§ **EXTRAIT DU DOCUMENT**:
========
Le docteur David Huxley est paléontologue au Stuyvesant Museum of Natural History. Deux événements heureux doivent couronner ses activités. Il doit épouser son assistante, Alice Swallow, et il est sur le point de recevoir la clavicule de brontosaure dont il a besoin pour compléter le squelette auquel il travaille depuis de longues années. Afin d’obtenir le million de dollars dont le Museum a besoin, David va jouer au golf avec Alexander Peabody, l’homme de loi de la richissime Mrs. Carleton Random. Il fait la connaissance sur le parcours de Susan Vance qui lui prend sa balle de golf, abîme sa voiture et l’entraîne dans une folle suite de péripéties.

David et Susan se revoient au restaurant puis Susan qui a réceptionné un léopard inoffensif nommé Baby fait croire à David qu’elle est en danger, afin que celui-ci se précipite au secours d’une femme qu’il croit menacée… Dans la rue, David constate que Baby le suit. Il accepte finalement d’aider Susan a conduire chez sa tante Elizabelh l’encombrant Baby. Arrivé dans le Connecticut, David découvre que la tante de Susan n’est autre que Mrs. Carleton Random. Il supplie Susan de ne pas révéler à la vieille dame son nom véritable, de peur que la riche mécène ne refuse de donner le million de dollars, sa tenue et l’agitation dont il fait preuve ayant énervé Mrs. Random.

Susan fait alors passer David pour un chasseur de fauves alors même qu’arrive pour le dîner le major Applegate qui est en revanche un véritable chasseur. La situation est d’autant plus compliquée que George, le chien de tante d’Elizabeth, s’est emparé de la précieuse clavicule de brontosaure et l’a en terrée dans le parc de la propriété. Au même moment un léopard vicieux s’échappe du cirque voisin. Toute cette agitation finit par provoquer l’intervention de la police locale et tous, y compris Mrs. Carleton Random, se retrouvent en prison. L’intervention de Peabody provoque la remise en liberté des faux coupables mais Alice a désormais décidé de ne plus épouser David.

Peu de temps après, Susan rejoint David au Museum et lui apporte la clavicule de brontosaure qu’elle a retrouvée. Elle lui apprend également que le Museum bénéficiera du million de dollars que sa tante lui a donné. Mais Susan commence à perdre l’équilibre et en s’accrochant au squelette du brontosaure elle en provoque la chute, David réussissant in extremis à la rattraper.


HOWARD HAWKS 
Du début des années 1920 à la fin des années 1960, Howard Hawks a réalisé des comédies et des films d’aventures qui témoignent d’une vision singulièrement pessimiste de la condition humaine.  

KATHARINE HEPBURN
Katharine Hepburn a incarné, mieux qu’aucune autre star de Hollywood, le dynamisme, le courage et l’idéalisme. A travers des rôles très divers, elle a représenté, pour plusieurs générations de femmes, l’idéal de l’indépendance. Et elle le fit toujours avec fierté, conscience et rigueur.
========
§ **MATÉRIEL EXTRAIT**:

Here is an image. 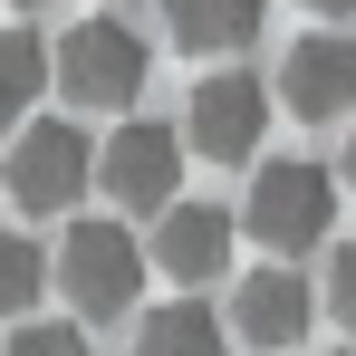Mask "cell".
I'll return each mask as SVG.
<instances>
[{
    "label": "cell",
    "mask_w": 356,
    "mask_h": 356,
    "mask_svg": "<svg viewBox=\"0 0 356 356\" xmlns=\"http://www.w3.org/2000/svg\"><path fill=\"white\" fill-rule=\"evenodd\" d=\"M145 77H154V49H145V29H125L116 10L77 19L58 39V97L77 116H125L145 97Z\"/></svg>",
    "instance_id": "obj_1"
},
{
    "label": "cell",
    "mask_w": 356,
    "mask_h": 356,
    "mask_svg": "<svg viewBox=\"0 0 356 356\" xmlns=\"http://www.w3.org/2000/svg\"><path fill=\"white\" fill-rule=\"evenodd\" d=\"M337 232V174L308 164V154H270L250 174V241L270 250H318Z\"/></svg>",
    "instance_id": "obj_2"
},
{
    "label": "cell",
    "mask_w": 356,
    "mask_h": 356,
    "mask_svg": "<svg viewBox=\"0 0 356 356\" xmlns=\"http://www.w3.org/2000/svg\"><path fill=\"white\" fill-rule=\"evenodd\" d=\"M145 260H154V250L125 232V222H77V232L58 241V298L87 308V318H116V308L145 298Z\"/></svg>",
    "instance_id": "obj_3"
},
{
    "label": "cell",
    "mask_w": 356,
    "mask_h": 356,
    "mask_svg": "<svg viewBox=\"0 0 356 356\" xmlns=\"http://www.w3.org/2000/svg\"><path fill=\"white\" fill-rule=\"evenodd\" d=\"M87 174H97V145L77 116H29L10 135V202L19 212H67L87 193Z\"/></svg>",
    "instance_id": "obj_4"
},
{
    "label": "cell",
    "mask_w": 356,
    "mask_h": 356,
    "mask_svg": "<svg viewBox=\"0 0 356 356\" xmlns=\"http://www.w3.org/2000/svg\"><path fill=\"white\" fill-rule=\"evenodd\" d=\"M97 183H106V202H125V212H174L183 202V135L154 125V116H125L97 145Z\"/></svg>",
    "instance_id": "obj_5"
},
{
    "label": "cell",
    "mask_w": 356,
    "mask_h": 356,
    "mask_svg": "<svg viewBox=\"0 0 356 356\" xmlns=\"http://www.w3.org/2000/svg\"><path fill=\"white\" fill-rule=\"evenodd\" d=\"M260 135H270V87L260 77H202L193 87V116H183V145L193 154H212V164H241V154H260Z\"/></svg>",
    "instance_id": "obj_6"
},
{
    "label": "cell",
    "mask_w": 356,
    "mask_h": 356,
    "mask_svg": "<svg viewBox=\"0 0 356 356\" xmlns=\"http://www.w3.org/2000/svg\"><path fill=\"white\" fill-rule=\"evenodd\" d=\"M280 106H289V116H308V125L356 116V39H337V29L289 39V58H280Z\"/></svg>",
    "instance_id": "obj_7"
},
{
    "label": "cell",
    "mask_w": 356,
    "mask_h": 356,
    "mask_svg": "<svg viewBox=\"0 0 356 356\" xmlns=\"http://www.w3.org/2000/svg\"><path fill=\"white\" fill-rule=\"evenodd\" d=\"M308 318H318V298H308L298 270H250L241 298H232V337L241 347H270V356H289L308 337Z\"/></svg>",
    "instance_id": "obj_8"
},
{
    "label": "cell",
    "mask_w": 356,
    "mask_h": 356,
    "mask_svg": "<svg viewBox=\"0 0 356 356\" xmlns=\"http://www.w3.org/2000/svg\"><path fill=\"white\" fill-rule=\"evenodd\" d=\"M164 232H154V270L183 280V289H202V280H222V260H232V212L222 202H174V212H154Z\"/></svg>",
    "instance_id": "obj_9"
},
{
    "label": "cell",
    "mask_w": 356,
    "mask_h": 356,
    "mask_svg": "<svg viewBox=\"0 0 356 356\" xmlns=\"http://www.w3.org/2000/svg\"><path fill=\"white\" fill-rule=\"evenodd\" d=\"M260 19H270V0H164V39L183 58H232L260 39Z\"/></svg>",
    "instance_id": "obj_10"
},
{
    "label": "cell",
    "mask_w": 356,
    "mask_h": 356,
    "mask_svg": "<svg viewBox=\"0 0 356 356\" xmlns=\"http://www.w3.org/2000/svg\"><path fill=\"white\" fill-rule=\"evenodd\" d=\"M135 356H232V318H222V308H202V298L145 308V327H135Z\"/></svg>",
    "instance_id": "obj_11"
},
{
    "label": "cell",
    "mask_w": 356,
    "mask_h": 356,
    "mask_svg": "<svg viewBox=\"0 0 356 356\" xmlns=\"http://www.w3.org/2000/svg\"><path fill=\"white\" fill-rule=\"evenodd\" d=\"M49 87H58V49H49L39 29H0V125L19 135Z\"/></svg>",
    "instance_id": "obj_12"
},
{
    "label": "cell",
    "mask_w": 356,
    "mask_h": 356,
    "mask_svg": "<svg viewBox=\"0 0 356 356\" xmlns=\"http://www.w3.org/2000/svg\"><path fill=\"white\" fill-rule=\"evenodd\" d=\"M49 289H58V260H49L29 232H0V327H19Z\"/></svg>",
    "instance_id": "obj_13"
},
{
    "label": "cell",
    "mask_w": 356,
    "mask_h": 356,
    "mask_svg": "<svg viewBox=\"0 0 356 356\" xmlns=\"http://www.w3.org/2000/svg\"><path fill=\"white\" fill-rule=\"evenodd\" d=\"M0 356H87V327H67V318H19Z\"/></svg>",
    "instance_id": "obj_14"
},
{
    "label": "cell",
    "mask_w": 356,
    "mask_h": 356,
    "mask_svg": "<svg viewBox=\"0 0 356 356\" xmlns=\"http://www.w3.org/2000/svg\"><path fill=\"white\" fill-rule=\"evenodd\" d=\"M327 308L356 327V241H337V250H327Z\"/></svg>",
    "instance_id": "obj_15"
},
{
    "label": "cell",
    "mask_w": 356,
    "mask_h": 356,
    "mask_svg": "<svg viewBox=\"0 0 356 356\" xmlns=\"http://www.w3.org/2000/svg\"><path fill=\"white\" fill-rule=\"evenodd\" d=\"M308 10H318V19H347V10H356V0H308Z\"/></svg>",
    "instance_id": "obj_16"
},
{
    "label": "cell",
    "mask_w": 356,
    "mask_h": 356,
    "mask_svg": "<svg viewBox=\"0 0 356 356\" xmlns=\"http://www.w3.org/2000/svg\"><path fill=\"white\" fill-rule=\"evenodd\" d=\"M347 183H356V116H347Z\"/></svg>",
    "instance_id": "obj_17"
},
{
    "label": "cell",
    "mask_w": 356,
    "mask_h": 356,
    "mask_svg": "<svg viewBox=\"0 0 356 356\" xmlns=\"http://www.w3.org/2000/svg\"><path fill=\"white\" fill-rule=\"evenodd\" d=\"M10 10H49V0H10Z\"/></svg>",
    "instance_id": "obj_18"
}]
</instances>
========
§ **DÉFI**:
Prolongez, s'il vous plaît, la présentation du film sur David Huxley et Susan Vance à partir de sa dernière phrase. Ce matériel est indépendant du texte qui le précède.

§ **RÉPONSE PRODUITE**:
CARY GRANT
Sous des dehors volontiers fantasques, mais toujours éminemment distingué, Cary Grant masquait une humanité dont quelques cinéastes particulièrement avisés surent tirer le meilleur parti. Son légendaire sourire et son extraordinaire aisance corporelle, qu’il tenait d’une solide pratique de l’acrobatie et du music-hall, l’avaient naturellement orienté vers la comédie, où il fut tout simplement éblouissant.


KATHARINE HEPBURN ET CARY GRANT: UNE GRANDE COMPLICITÉ

Hepburn et Grant, qui sortaient beaucoup en dehors du travail, elle avec Howard Hugues, lui avec Phyllis Brooks, étaient plein d’enthousiasme sur le plateau, débordant d’énergie et ravis de travailler ensemble. Hepburn : « Nous voulions que le film soit aussi bon que possible. Aucune difficulté ne nous arrêtait. Et nous arrivions tous les deux très tôt. Howard Hawks était toujours en retard, et Cary et moi avons mis une quantité de choses au point ensemble, des gags pour le film. »

Parmi les scènes imaginées par Grant figure celle, impayable, dans laquelle Hepburn déchire accidentellement le smoking de Grant dans un restaurant chic, après quoi il marche sur sa robe, en arrachant un pan qui révèle ses dessous. Pour la camoufler Grant couvre d’abord le postérieur d’Hepburn avec son chapeau haut de forme ; puis, quand elle sent un courant d’air et comprend ce qui s’est passé, ils marchent du même pas vers la sortie, se tenant pressés l’un contre l’autre. Une semblable mésaventure était survenue à l’acteur peu avant au Roxy Theatre de New York, où il était assis au premier rang de balcon avec le directeur du Metropolitan Opera et sa femme. À l’entracte, quand Grant se leva pour laisser passer celle-ci, il s’aperçut qu’il n’avait pas fermé sa braguette et commença à le faire, mais coinça la robe de la dame dans la fermeture Éclair. Ils durent se rendre alors, marchant du même pas, jusqu’au bureau du directeur pour trouver des tenailles et dégager la robe de la dame. Hawks adora cette histoire et sut parfaitement en rendre le comique embarrassant. Dans une autre scène, Hepburn cassa accidentellement le talon de sa chaussure. Immédiatement Grant lui chuchota la réplique : « Je suis née sur les pentes d’une colline », improvisation qu’elle continua à répéter en claudiquant.


SCARFACE – Howard Hawks (1932)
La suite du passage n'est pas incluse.